Das Asylgericht wird die neue Berufungsinstanz in Asylfragen. Wer in erster Instanz von der Behörde einen negativen Asyl-Bescheid bekommt, kann dagegen beim neuen Asylgericht berufen. Der neue Rechtsweg wirft aber eine Reihe von Diskussionen auf:
Die Gegner des Modells – es sind dies etwa das Flüchtlingshochkommissariat UNHCR oder Verwaltungsgerichtshof-Präsident Clemens Jabloner – beklagen einen mangelnden Rechtsschutz. Denn Asylwerber dürfen gegen Urteile des Asylgerichts nicht mehr beim Verwaltungsgerichtshof berufen (VwGH). Dieser hob in den letzten Jahren aber zwischen 13 und 22 Prozent der Asyl-Bescheide auf. Der den Asylwerbern nach wie vor gewährte Gang zum Verfassungsgerichtshof reiche nicht aus, meint der UNHCR. Denn dieser könne nicht die Einhaltung der Genfer Flüchtlingskonvention prüfen.
•Als unfair wird auch betrachtet, dass der Innenminister – also der „Prozessgegner“ des Asylwerbers – sehr wohl Entscheidungen des VwGH anregen darf. Diesen Punkt hatte SPÖ-Justizministerin Maria Berger angeprangert. Entschärft wurde dieses Thema allerdings durch die nun erfolgte Klarstellung, dass der Innenminister nur losgelöst von Einzelfällen eine VwGH-Entscheidung initiieren darf. Überdies soll sich der Innenminister mit dem UNHCR absprechen, bevor er ein VwGH-Urteil anregt. Diese Absprache ist aber nicht zwingend. Und der Innenminister kann sehr wohl Asyl-Fälle beeinflussen: Denn von ein durch ihn initiiertes Urteil des VwGH würde sich das Asylgericht in künftigen Fällen leiten lassen.
•Moniert wird auch, dass das Asylgericht nicht mit vollwertigen Richtern ausgestattet sein wird: Für eine Tätigkeit am Asylgericht reicht es aus, wenn man Jus studiert hat und über fünf Jahre Berufserfahrung verfügt.
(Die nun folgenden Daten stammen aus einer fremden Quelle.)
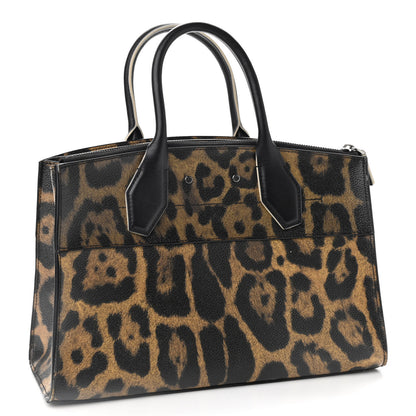 Louis Vuitton Canvas Calfskin Wild Animal Print City Steamer EW Marron 2 of 7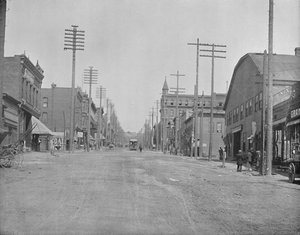 Main Street, Butte City, Montana, 1897. tekijältä Unbekannt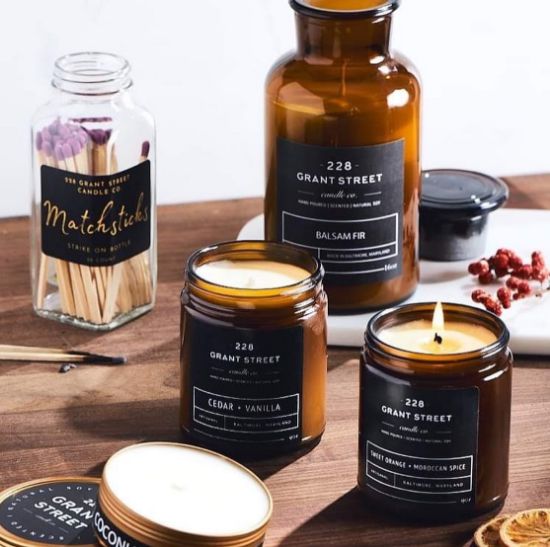 Picture of 228 Grant Street Candle Co. Amber + Sandalwood Apothecary Jar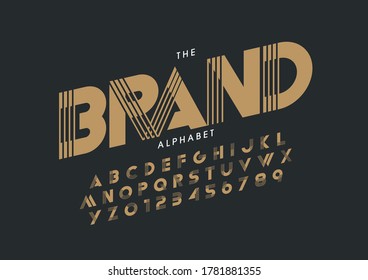 Vector of stylized design font and alphabet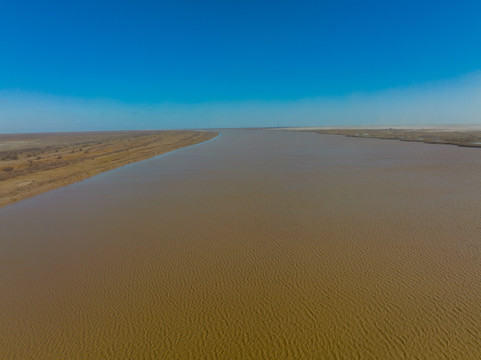 航拍山东黄河口湿地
Die Befürworter des Entwurfs setzen den Kritikpunkten Folgendes entgegen:
•„Wir können nicht sagen, wir wollen einen Gerichtshof und dann wollen wir zehn Jahre Berufserfahrung. Dann können wir ihn nie gründen“, erklärte etwa der Zweite Nationalratspräsident Michael Spindelegger (ÖVP).
•Überdies verwiesen Innenminister Günther Platter und Kanzler Alfred Gusenbauer – sie sind hauptverantwortlich für die Details zum Asylgericht – darauf, dass das neue Modell zur Beschleunigung des Verfahrens unabdingbar ist.
•Und das Asylgericht – so die Argumentation der Regierung – biete guten Rechtsschutz: Denn es entscheiden zumindest zwei Richter. Dazu komme, dass das Asylgericht von sich aus den VwGH um seine Meinung zu rechtlich unklaren Themen fragen muss.